Assignment: Carry on the blog post about patron privacy in libraries, starting after its final sentence.

Reading passage:
Wednesday, November 17, 2010

Privacy issues

While reading Britz’s article, I was reminded of a child complaining that their friend has more than they do. My personal opinion is that Britz sounded like an immature whiny brat. Yes, people without education are illiterate and don’t have the same opportunities as those who are, but libraries are free and even if every resource in the world isn’t available there, there are other resources available to them. They just choose not to take advantage of them. I’m talking about in America. I’m not sure how it is in other countries (as I’ve never traveled overseas).

The video reminded me of a situation that occurred at my last job. I had been approached by a police officer who showed me a picture and asked if I had ever seen that person inside the library. I said no (because I hadn’t) and then discussed it with my supervisor. She told me that I am not allowed to say whether or not I have seen someone in the library unless they issue a warrant for that information. From then on, all of those questions are to be referred to a supervisor and not handled at the desk. Kudos to the Connecticut librarians though! (I still don’t see how they were a threat to the Bush Administration though)

Bowers article was very interesting as I didn’t realize what laws were in place for the FBI and other such agencies. As far as I know, our computer system doesn’t keep records of what people have checked out. Unless that is something that the high tech computer people can get to! I’m kinda on the wall with this one as I don’t want my privacy taken away from, but then if someone is planning a terrorist attack, then I’d want them caught before they go through with it!


  1. Well I’m glad I wasn’t the only one who thought Britz was arguing/complaining about useless semantics. His argument was too…idealistic, maybe?

    As far as policy and police are concerned, my library has a strict rule that police MUST show a warrant if they want to talk about patrons or their records. We don’t even talk about patrons to other patrons who claim to be said patron’s friend or family member. In my opinion, the stricter we are with these policies, the better we are in the long run.

Available data:
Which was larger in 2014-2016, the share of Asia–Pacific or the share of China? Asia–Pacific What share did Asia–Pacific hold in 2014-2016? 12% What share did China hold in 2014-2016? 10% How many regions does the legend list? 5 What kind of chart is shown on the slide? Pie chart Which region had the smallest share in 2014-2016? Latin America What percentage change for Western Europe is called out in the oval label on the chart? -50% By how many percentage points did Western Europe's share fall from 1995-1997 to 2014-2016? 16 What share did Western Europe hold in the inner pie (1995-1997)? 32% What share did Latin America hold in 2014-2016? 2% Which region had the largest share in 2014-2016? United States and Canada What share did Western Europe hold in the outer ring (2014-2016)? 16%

Result:
    My library (and all of PALS) has a cataloging system from SirsiDynix called Workflows. This computer database holds patron records. However, it does NOT keep a history of checkouts, record changes, or paid fines. Only current information is stored. So, if the police or Feds wanted to search out database (provided they had a warrant)…I’m not even sure how much good it would do them. I consider that some kind of ironic justice despite the Patriot Act :)

  2. John,

    The interesting thing is that some patrons are surprised when they are told that the library doesn't keep records of what they've checked out. It's almost like they expect us to be able to rattle off a list for them. Rather than tell them it's for their own benefit, we usually said that the servers couldn't handle that much information for each patron in the system. We've often told them that the only way we can tell they had something out was if they had a fine on it. Our WorkFlows program keeps paid fine records on the patron's record (unless that's since changed since I moved out of the circulation department last year).

    The funny part is that I never really understood the privacy & confidentiality aspects of everything until we had a speaker at one of our in-service days several years ago who asked how we would feel if our circulation records were available for viewing by authorities or neighbors and we could be considered suspicious or criminal for checking out books on such topics as gun values or espionage. A point well taken.